J’ai voulu poser un regard anthropologique et sociologique sur l’alimentation des enfants, c’est-à-dire dépasser le strict cadre de l’évaluation nutritionnelle : les enfants mangent-ils bien ou mal ? J’ai aussi voulu prendre en compte le point de vue des acteurs concernés, c’est-à-dire des enfants eux-mêmes. Autrement dit, j’ai retourné la question : qu’est-ce que les enfants pensent de ce qu’ils mangent ?

Quelles conclusions se dégagent-elles de votre thèse pour le moment ?

Les enfants sont doués d’une certaine réflexivité. A l’école, ils sont sensibilisés aux questions nutritionnelles dès l’âge de quatre ans et reçoivent beaucoup d’informations. Je voulais savoir comment ils recevaient ces messages, et, si j’ose dire, comment ils les digéraient.
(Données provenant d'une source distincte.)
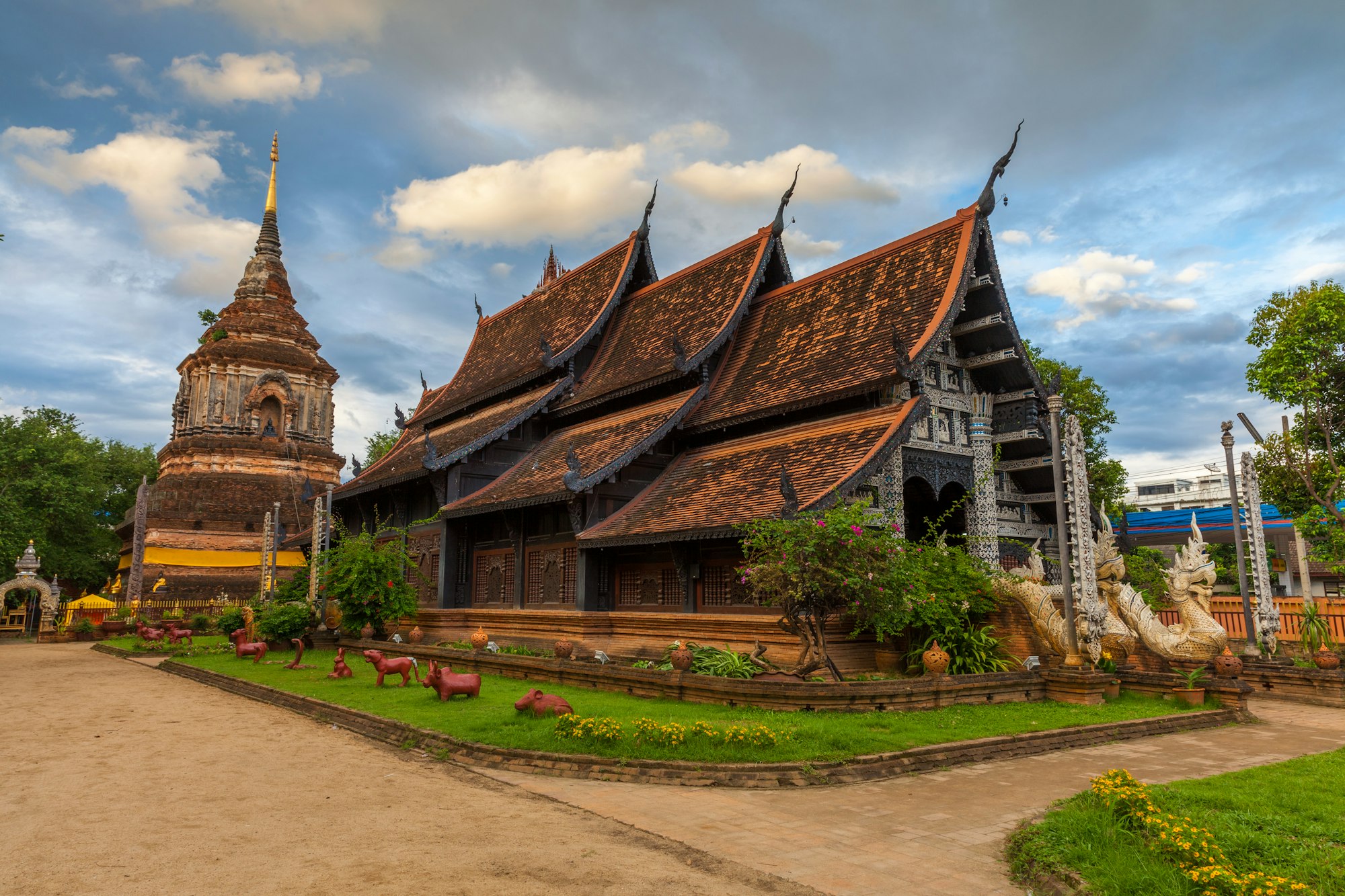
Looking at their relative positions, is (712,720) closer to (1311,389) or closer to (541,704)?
(541,704)

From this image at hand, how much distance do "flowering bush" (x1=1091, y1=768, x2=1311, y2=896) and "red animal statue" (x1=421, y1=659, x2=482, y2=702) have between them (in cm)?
795

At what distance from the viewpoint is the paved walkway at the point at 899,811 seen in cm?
527

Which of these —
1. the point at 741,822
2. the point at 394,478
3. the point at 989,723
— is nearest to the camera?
the point at 741,822

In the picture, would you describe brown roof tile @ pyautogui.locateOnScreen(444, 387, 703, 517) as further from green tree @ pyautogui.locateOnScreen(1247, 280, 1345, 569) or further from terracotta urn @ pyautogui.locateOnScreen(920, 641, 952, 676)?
green tree @ pyautogui.locateOnScreen(1247, 280, 1345, 569)

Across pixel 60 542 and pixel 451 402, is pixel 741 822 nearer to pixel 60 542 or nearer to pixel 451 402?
pixel 451 402

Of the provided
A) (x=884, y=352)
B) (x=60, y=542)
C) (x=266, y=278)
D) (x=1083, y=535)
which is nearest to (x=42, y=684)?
(x=884, y=352)

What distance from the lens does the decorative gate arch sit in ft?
95.6

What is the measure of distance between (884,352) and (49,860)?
12.8 m

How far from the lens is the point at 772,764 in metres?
7.71

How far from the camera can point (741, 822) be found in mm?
6387

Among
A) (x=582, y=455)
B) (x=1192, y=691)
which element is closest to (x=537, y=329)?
(x=582, y=455)

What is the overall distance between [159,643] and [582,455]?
1512cm

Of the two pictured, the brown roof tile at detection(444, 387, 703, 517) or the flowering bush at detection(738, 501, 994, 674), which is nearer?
the flowering bush at detection(738, 501, 994, 674)

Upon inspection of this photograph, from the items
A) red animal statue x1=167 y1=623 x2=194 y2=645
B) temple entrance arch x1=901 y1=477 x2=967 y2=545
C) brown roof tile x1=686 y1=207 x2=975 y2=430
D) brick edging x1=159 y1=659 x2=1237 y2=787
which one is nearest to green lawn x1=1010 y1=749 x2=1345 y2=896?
brick edging x1=159 y1=659 x2=1237 y2=787
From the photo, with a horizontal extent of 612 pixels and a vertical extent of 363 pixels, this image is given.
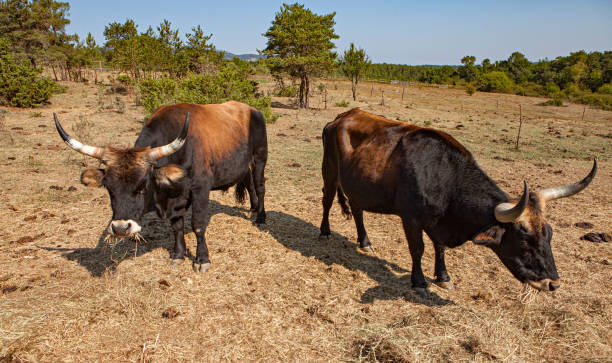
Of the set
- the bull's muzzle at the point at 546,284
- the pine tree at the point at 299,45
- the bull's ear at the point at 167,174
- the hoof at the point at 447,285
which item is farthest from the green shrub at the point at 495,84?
the bull's ear at the point at 167,174

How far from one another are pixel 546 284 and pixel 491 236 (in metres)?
0.65

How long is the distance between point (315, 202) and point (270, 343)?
165 inches

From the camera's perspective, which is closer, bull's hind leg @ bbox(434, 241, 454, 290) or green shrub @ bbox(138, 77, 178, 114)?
bull's hind leg @ bbox(434, 241, 454, 290)

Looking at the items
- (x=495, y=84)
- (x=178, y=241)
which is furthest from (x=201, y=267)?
(x=495, y=84)

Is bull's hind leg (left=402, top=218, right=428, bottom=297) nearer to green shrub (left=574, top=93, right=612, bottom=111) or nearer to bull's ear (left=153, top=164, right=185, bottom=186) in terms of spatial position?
bull's ear (left=153, top=164, right=185, bottom=186)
Or, si les enfants sont saturés de messages nutritionnels, il y a un décalage entre le discours et les pratiques. Ainsi, un enfant de sept ans m’expliquait qu’il ne grignotait pas, qu’il ne mangeait pas entre les repas… une barre de céréales à la main, entre deux bouchées ! Quand je lui ai fait remarquer ce paradoxe, il m’a dit : « Ah non ! Cela, ce n’est rien du tout, c’est une mini-barre de céréales pour un mini-creux ». Autrement dit, les enfants peuvent parfaitement ressasser, répéter les discours entendus, sans nécessairement les assimiler. C’est un constat auquel on n’accède qu’en les écoutant et les observant.

Que vous apporte le prix de la Fondation Mustela ?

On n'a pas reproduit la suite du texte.